Los Angeles (AFP) – Une vidéo poignante où l’on entend sangloter une adolescente pendant qu’elle filme l’arrestation de son père sans-papiers juste à côté du collège où il déposait l’une de ses quatre filles suscitait l’indignation vendredi aux Etats-Unis.

L’affaire relance aussi la crainte que l’administration Trump, qui a fait de l’expulsion de millions d’immigrés en situation illégale une priorité, en arrête désormais dans des lieux où les autorités ne menaient pas jusqu’alors ce type d’opération: les écoles, hôpitaux, tribunaux, lieux de culte, etc.

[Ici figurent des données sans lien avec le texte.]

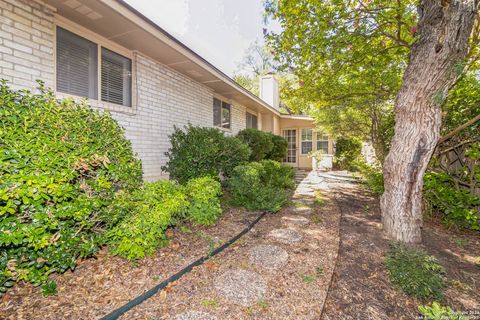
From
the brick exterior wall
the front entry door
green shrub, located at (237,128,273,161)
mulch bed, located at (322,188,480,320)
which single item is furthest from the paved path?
the front entry door

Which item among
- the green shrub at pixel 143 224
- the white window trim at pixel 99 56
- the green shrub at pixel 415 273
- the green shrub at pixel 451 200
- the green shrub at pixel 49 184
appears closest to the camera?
the green shrub at pixel 49 184

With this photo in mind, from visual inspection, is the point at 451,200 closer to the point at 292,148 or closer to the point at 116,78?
the point at 116,78

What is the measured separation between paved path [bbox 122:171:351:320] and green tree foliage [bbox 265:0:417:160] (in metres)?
3.87

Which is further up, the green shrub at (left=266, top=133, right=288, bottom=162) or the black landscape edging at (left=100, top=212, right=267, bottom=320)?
the green shrub at (left=266, top=133, right=288, bottom=162)

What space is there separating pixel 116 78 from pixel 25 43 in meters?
1.48

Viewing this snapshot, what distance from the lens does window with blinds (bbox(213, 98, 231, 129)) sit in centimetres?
816

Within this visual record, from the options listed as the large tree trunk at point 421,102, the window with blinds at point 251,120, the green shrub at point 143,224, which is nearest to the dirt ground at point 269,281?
the green shrub at point 143,224

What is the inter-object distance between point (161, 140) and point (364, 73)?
5.55m

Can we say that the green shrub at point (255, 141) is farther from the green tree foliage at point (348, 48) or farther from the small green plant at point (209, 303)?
the small green plant at point (209, 303)

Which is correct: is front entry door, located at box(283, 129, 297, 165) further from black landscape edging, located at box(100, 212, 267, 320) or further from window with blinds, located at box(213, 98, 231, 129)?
black landscape edging, located at box(100, 212, 267, 320)

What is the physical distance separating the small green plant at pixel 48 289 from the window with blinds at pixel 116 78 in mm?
3251

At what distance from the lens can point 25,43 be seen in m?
3.10

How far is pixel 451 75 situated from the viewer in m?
3.02

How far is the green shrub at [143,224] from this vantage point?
8.71 ft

Romulo Avelica-Gonzalez, Mexicain de 48 ans qui vit aux Etats-Unis depuis 27 ans et travaillait dans un restaurant, a été arrêté mardi aux abords du collège Academia Avance du quartier de Highland Park à Los Angeles, par deux policiers en vestes bleues barrées des lettres jaunes “police”.

L’incident a été filmé par sa fille de 13 ans Fatima, qu’on entend sangloter et gémir à l’arrière de la voiture où se trouvait aussi la mère des quatre soeurs, toutes nées aux Etats-Unis.

La vidéo a fait le tour d’internet et des médias américains.

“Nous étions effrayées et tristes”, a raconté à l’AFP l’adolescente timide au téléphone.

Ce matin-là, elle était brièvement sortie de chez elle acheter un en-cas avant de partir à l’école et avait vu une “voiture suspecte” banalisée stationnée près de chez eux.

Son père a ensuite emmené ses deux plus jeunes filles au collège, déposant d’abord Yuleni, 12 ans. Puis à environ 700 mètres de l’école, deux voitures de police ont encadré la sienne, allumant leurs gyrophares et l’amenant à s’arrêter.

“Il leur a demandé ce qu’il avait fait de mal, ils lui ont dit de se taire, l’ont menotté et mis dans une voiture”, poursuit Fatima. Sa mère lui a alors demandé d'”être forte”.

“Nous n’aurions jamais cru que ça pourrait nous arriver”, assure Fatima, même si des agents de l’immigration étaient déjà venus une fois chez eux. Leur père n’avait pas ouvert.

Ses filles lui ont parlé au téléphone depuis mardi: “il nous a dit qu’il était fier de nous, que nous étions fortes”, explique Jocelyn, 19 ans, une des soeurs ainées de Fatima.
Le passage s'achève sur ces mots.